Each line from the one that contains "this 540×371 image." to the last line of the records below must be restated word for word.

━━━ RECORDS SHOWN

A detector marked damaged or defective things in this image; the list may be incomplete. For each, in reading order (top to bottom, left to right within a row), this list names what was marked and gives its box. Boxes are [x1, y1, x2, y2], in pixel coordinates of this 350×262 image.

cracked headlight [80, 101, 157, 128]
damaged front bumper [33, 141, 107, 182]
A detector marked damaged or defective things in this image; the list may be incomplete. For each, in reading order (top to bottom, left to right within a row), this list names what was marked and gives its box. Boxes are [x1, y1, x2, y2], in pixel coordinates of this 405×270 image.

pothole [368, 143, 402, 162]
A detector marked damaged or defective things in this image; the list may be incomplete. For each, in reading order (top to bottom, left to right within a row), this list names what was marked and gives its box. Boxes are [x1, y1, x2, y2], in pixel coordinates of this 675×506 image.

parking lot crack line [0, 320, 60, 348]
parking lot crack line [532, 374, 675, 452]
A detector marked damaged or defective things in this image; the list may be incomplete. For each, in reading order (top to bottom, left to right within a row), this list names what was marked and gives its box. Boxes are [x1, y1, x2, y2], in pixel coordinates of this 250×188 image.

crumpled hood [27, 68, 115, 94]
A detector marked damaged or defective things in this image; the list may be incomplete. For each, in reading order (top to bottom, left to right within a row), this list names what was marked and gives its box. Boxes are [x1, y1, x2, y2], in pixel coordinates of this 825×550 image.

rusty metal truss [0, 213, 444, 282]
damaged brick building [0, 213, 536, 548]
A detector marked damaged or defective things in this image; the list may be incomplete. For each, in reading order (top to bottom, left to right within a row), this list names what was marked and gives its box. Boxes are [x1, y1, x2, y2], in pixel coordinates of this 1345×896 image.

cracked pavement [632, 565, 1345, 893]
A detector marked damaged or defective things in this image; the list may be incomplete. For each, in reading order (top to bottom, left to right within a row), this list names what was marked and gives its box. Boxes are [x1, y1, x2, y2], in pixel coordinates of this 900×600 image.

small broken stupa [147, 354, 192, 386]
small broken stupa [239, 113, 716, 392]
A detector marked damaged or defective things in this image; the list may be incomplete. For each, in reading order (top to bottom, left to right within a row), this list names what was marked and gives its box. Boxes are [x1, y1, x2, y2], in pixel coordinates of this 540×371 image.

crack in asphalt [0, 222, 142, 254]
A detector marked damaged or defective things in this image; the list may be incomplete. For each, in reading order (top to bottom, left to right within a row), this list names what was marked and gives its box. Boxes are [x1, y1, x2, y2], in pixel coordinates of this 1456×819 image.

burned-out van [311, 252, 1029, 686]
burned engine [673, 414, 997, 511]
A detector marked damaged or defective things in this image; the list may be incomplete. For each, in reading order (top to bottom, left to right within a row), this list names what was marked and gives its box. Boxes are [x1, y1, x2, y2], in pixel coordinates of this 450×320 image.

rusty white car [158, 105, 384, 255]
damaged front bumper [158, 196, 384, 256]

━━━━━━

**EXERCISE RESPONSE**
A detector marked damaged or defective things in this image; the list may be incomplete. For each, in reading order (top to bottom, left to right within a row), this list names what was marked and gives its box. Boxes are [x1, y1, x2, y2], in pixel coordinates of this 540×371 image.

crack in asphalt [0, 222, 142, 254]
A detector marked damaged or defective things in this image; the list may be incomplete. For each, in reading order (top to bottom, left to right within a row), this list names what was marked and gives its box. Boxes are [x1, y1, x2, y2], in pixel coordinates of this 1456×819 image.

burned-out van [311, 252, 1029, 686]
burned engine [673, 414, 997, 511]
A detector marked damaged or defective things in this image; the list may be incomplete. For each, in reading order (top to bottom, left to right within a row), this list names what was marked and gives its box. Boxes are [x1, y1, x2, y2], in pixel coordinates of this 450×320 image.

rusty white car [158, 105, 384, 255]
damaged front bumper [158, 196, 384, 256]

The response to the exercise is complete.